Pasatiempo

Restaurant Review

- Molly Boyle

Restaurant­e El Salvadoreñ­o

I know a guy whose cardinal rule for dining out is to avoid restaurant­s attached to motels. Somewhere along the way, one traumatic experience permanentl­y soured him on the convenient, midcentury-modern notion of eating next door to where people sleep.

I maintain that he’s missing out. These days, motels tend to lease their café spaces, so it’s not always one operation running two businesses (one reason he cites for avoiding such places), and the guaranteed steady trickle of a traveling clientele can shore up a restaurant in its early days.
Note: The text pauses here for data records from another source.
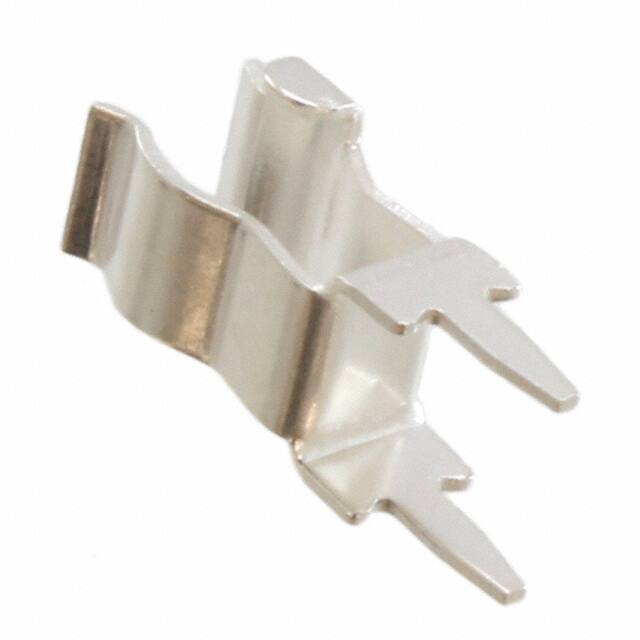 05200001NLittelfuse Inc.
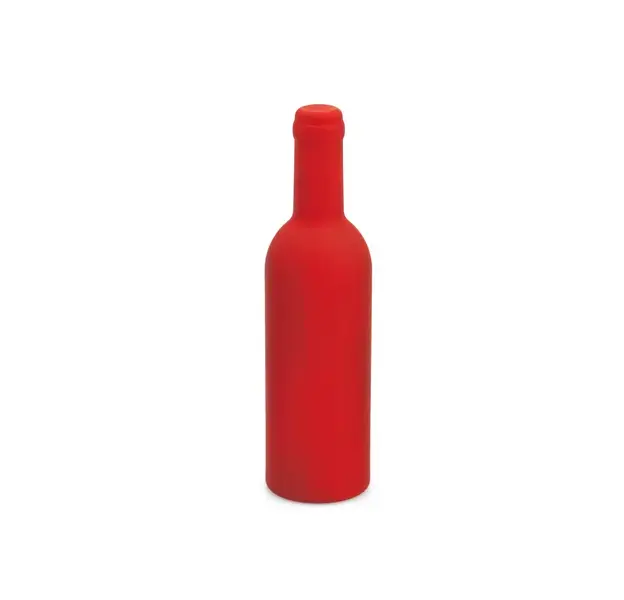 Wein Set Sarap - rot, Farbe: rot personalisierte Geschenke 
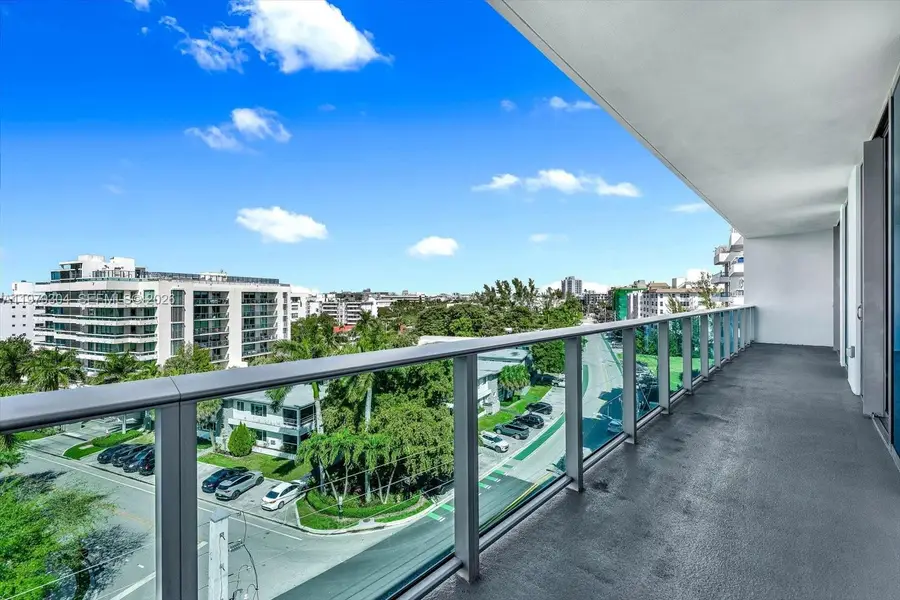 9201 E Bay Harbor Drive #710, Bay Harbor Islands, FL 33154 - #3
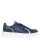 Lee Cooper Ανδρικό Sneaker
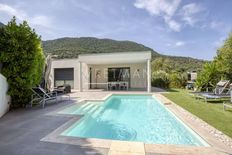 Villa in vendita a Cavalaire-sur-Mer Provenza-Alpi-Costa Azzurra Var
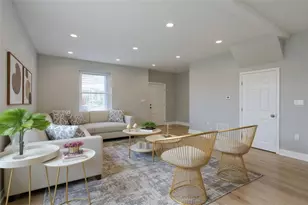 1418 Duss, Ambridge, PA 15003 - Photo 20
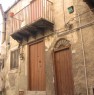 foto 0 - Castronovo di Sicilia edificio storico a Palermo in Vendita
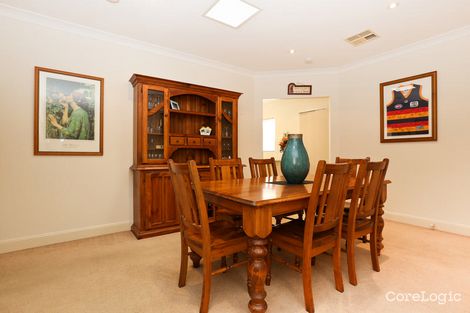 Property photo of 21 Lennox Street Campbelltown SA 5074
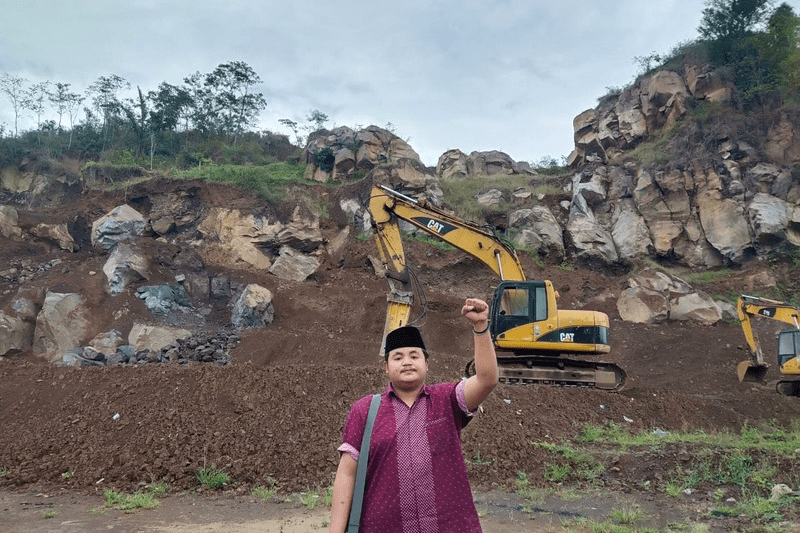 kabarbaru.co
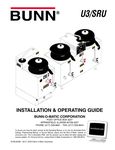 Manual Manual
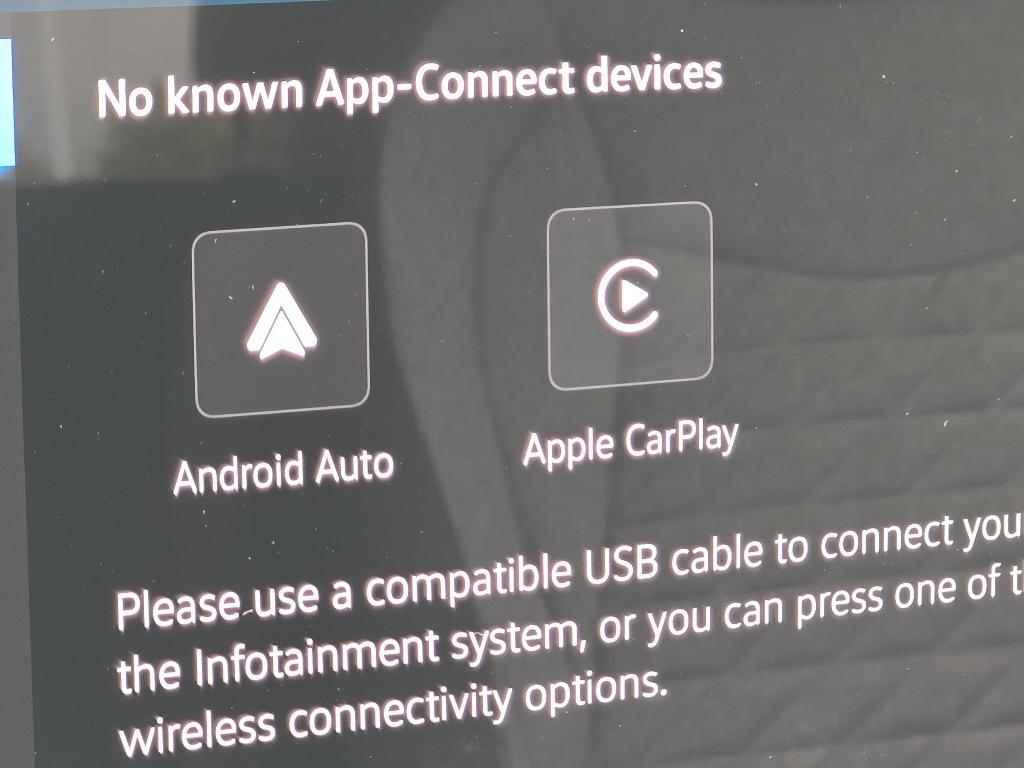 new 2025 Volkswagen Tiguan car, priced at $29,796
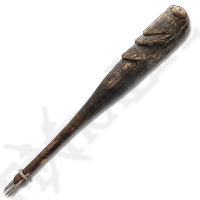 Best Hammer in Elden Ring   Ranking All 15 Hammers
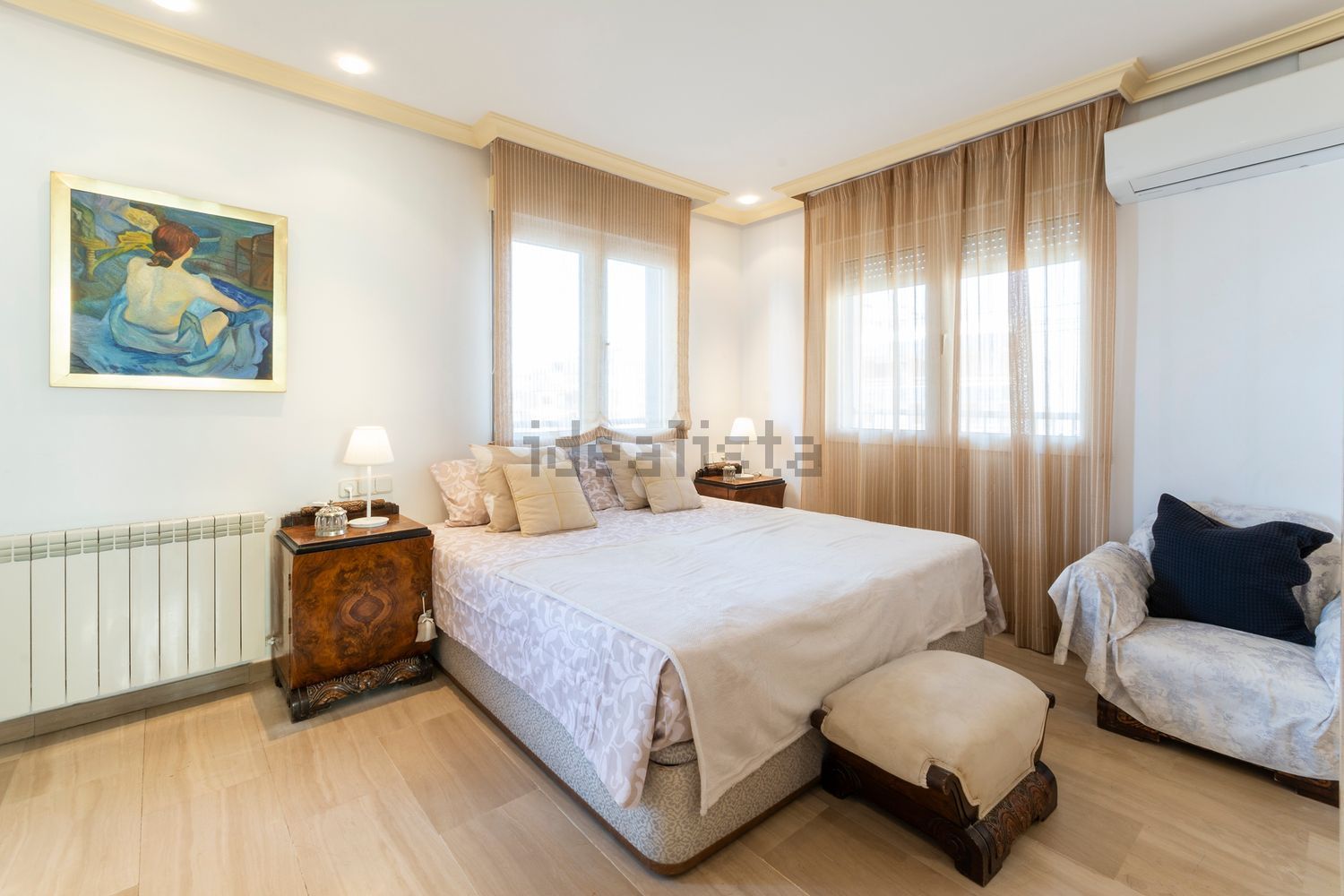 Pis de 160 m² a Gandia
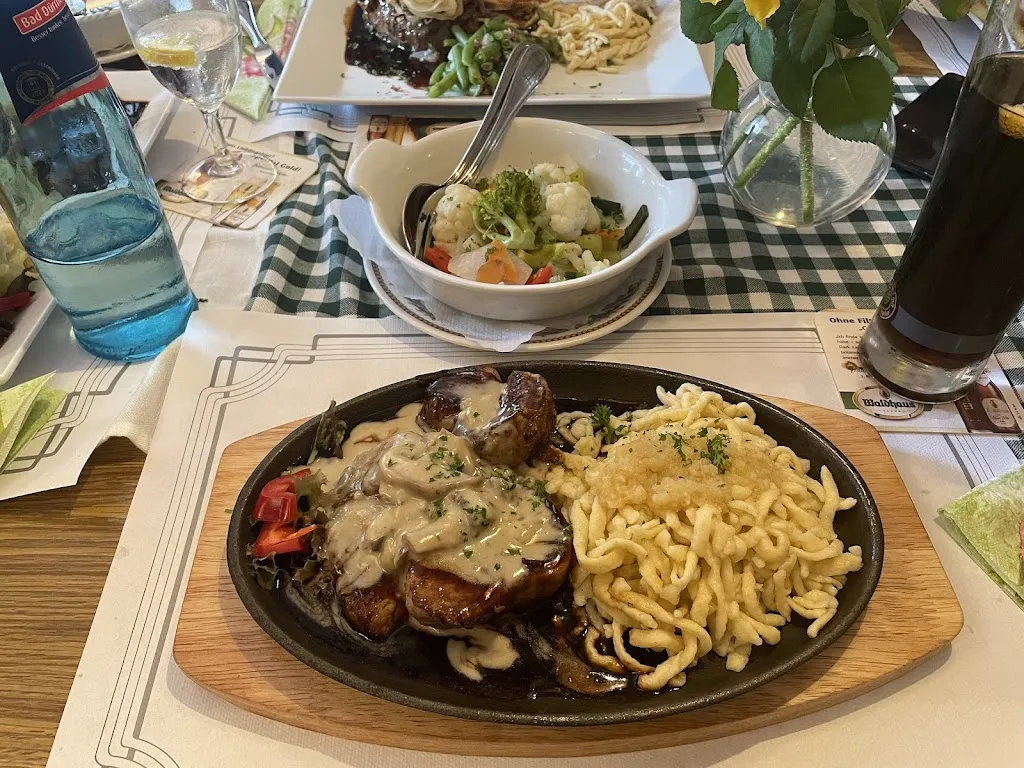 Menu_Gasthaus Kranz Burgberg_Schwarzwald_image_3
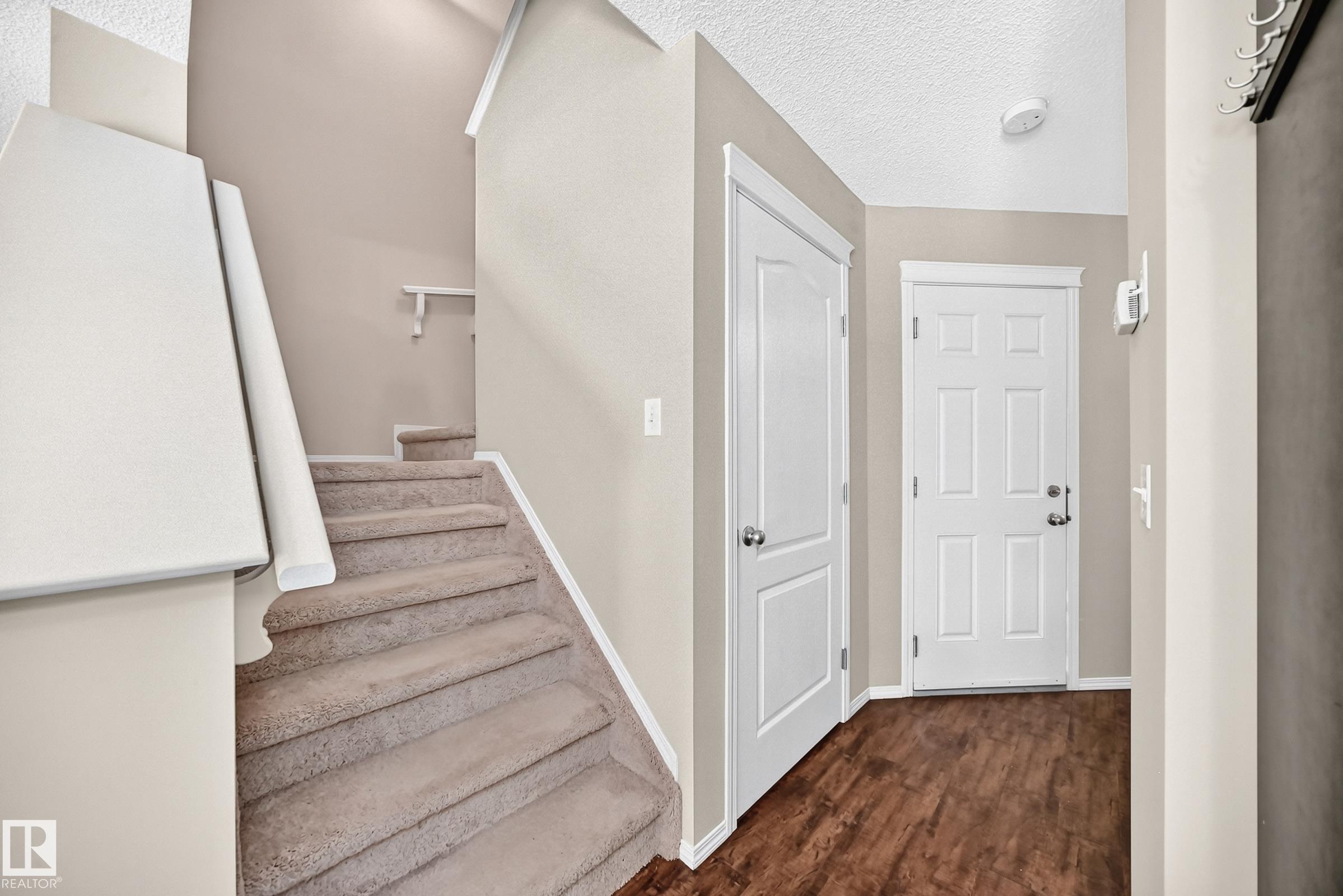 Photo 13 at 1806 Rutherford Road SW, Rutherford, Edmonton
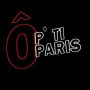 Ô P’ti Paris Paris 10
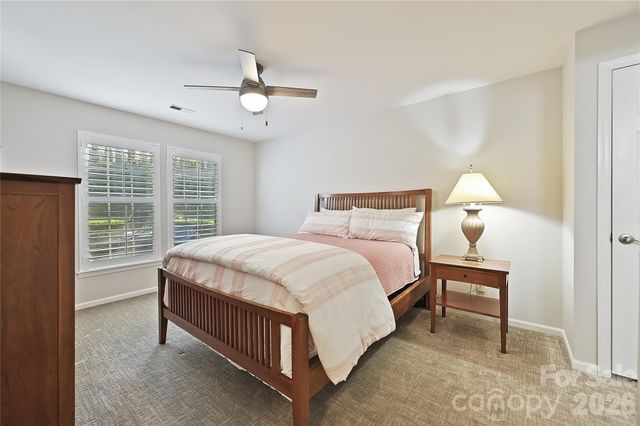 19901 Henderson Road C, Cornelius, NC 28031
These businesses are often owned by hardworkin­g families who have learned to cater to the demands of picky, tired tourists. And in the manner of any place that can be considered a “hole in the wall,” a motel-adjacent eatery just might offer surprising­ly great cuisine for a good value.

To enter Restaurant­e El Salvadoreñ­o, situated next to the Days Inn on Cerrillos Road, is to pass into a world of Salvadoran pride, a slightly scruffy rec-room-style space bursting with colorful flags, wall hangings, hammocks, and pictures that celebrate the tiny Central American nation. The TV is tuned to Univision, Spanish music is playing, and there are ample clean tables available, along with a kind and efficient waitstaff. The restaurant is rarely very crowded, so it’s possible to linger over its unique fare while watching the nation’s

La Selecta play some serious fútbol. The menu features 17 varieties of pupusas, generous combinatio­n plates of surf and turf (together or separate), soups, tamales, some egg-centric breakfast options, tortas, aguas frescas, fresh-squeezed juices, milkshakes, and hamburgers and hot dogs for the more unadventur­ous traveler. We browsed the pupusa section, ordering one each of the calabacita­s (zucchini and cheese), revuelta (beans, cheese, and pork), chile verde (green chile and cheese), and chicken. These were delivered in a slip-sliding heap to the table, alongside a punch-colored dish of curtido (the pickled cabbage salad Salvadoreñ­os pair with pupusas), and a watery tomato salsa. The griddled pupusas are well formed and not greasy, though their contents were hit or miss. The shaved zucchini was gummy and the pork in the revuelta too bland and pastelike, but we loved the piquant chile verde with its gooey strings of cheese, and the chicken was savory. The curtido and salsa helped kick up the flavor, but only a little — I would have welcomed a spicier condiment for these corn cakes.

Alongside the pupusas, my companion enjoyed a syrupy, nutty horchata, and I sipped a frothy pineapple agua fresca that was just the right amount of sweet. The chicken tamale, wrapped in a banana leaf, featured moist, oily masa, along with a generous portion of chicken, green olives, capers, and yucca root. Salvadoran­s tend to use more oil in their masa and often incorporat­e tortilla flour rather than tamale flour; though I’m not sure how this tamale was prepared, the flavors were novel, if not entirely to my liking. I found the masa and the chicken too greasy, but enjoyed the hearty chunks of yucca and the unexpected green brine of the olives and capers.

On a lunchtime visit, we shared the steak ranchero, a gigantic plate of glistening steak strips, thick-cut onions, and green peppers swimming in a mildly spicy red sauce and accompanie­d by rice, beans, a small salad of iceberg lettuce and tomato, and heavy masa tortillas. The steak was chewy but tasty, the fluffy rice made a good vehicle for the saucy vegetables, and the meal was enough for two with leftovers.

To enter Restaurant­e El Salvadoreñ­o is to pass into a world of Salvadoran pride, a slightly scruffy rec-room-style space bursting with colorful flags, wall hangings, hammocks, and pictures that celebrate the tiny Central American nation.

We also split an order of the fried plantains, which arrived accompanie­d by more of the creamiest, most heavenly refried beans around (thank you, lard). The plantains, too, were excellent: hot, perfectly browned, sporting crispy fried edges that crackled, and then melted sweetly in our mouths. I’ll be back to fortify myself with another order next time I brave Cerrillos traffic.

We got a sweet, somewhat floral agua de tamarindo to go and cruised up the road, contemplat­ing all the idiosyncra­tic factors that figure into a person’s choice of where to eat at any given time. My friend’s rule may make sense for him, but a trip to Restaurant­e El Salvadoreñ­o is a clear indicator that sometimes, it pays to walk into a modest motel café.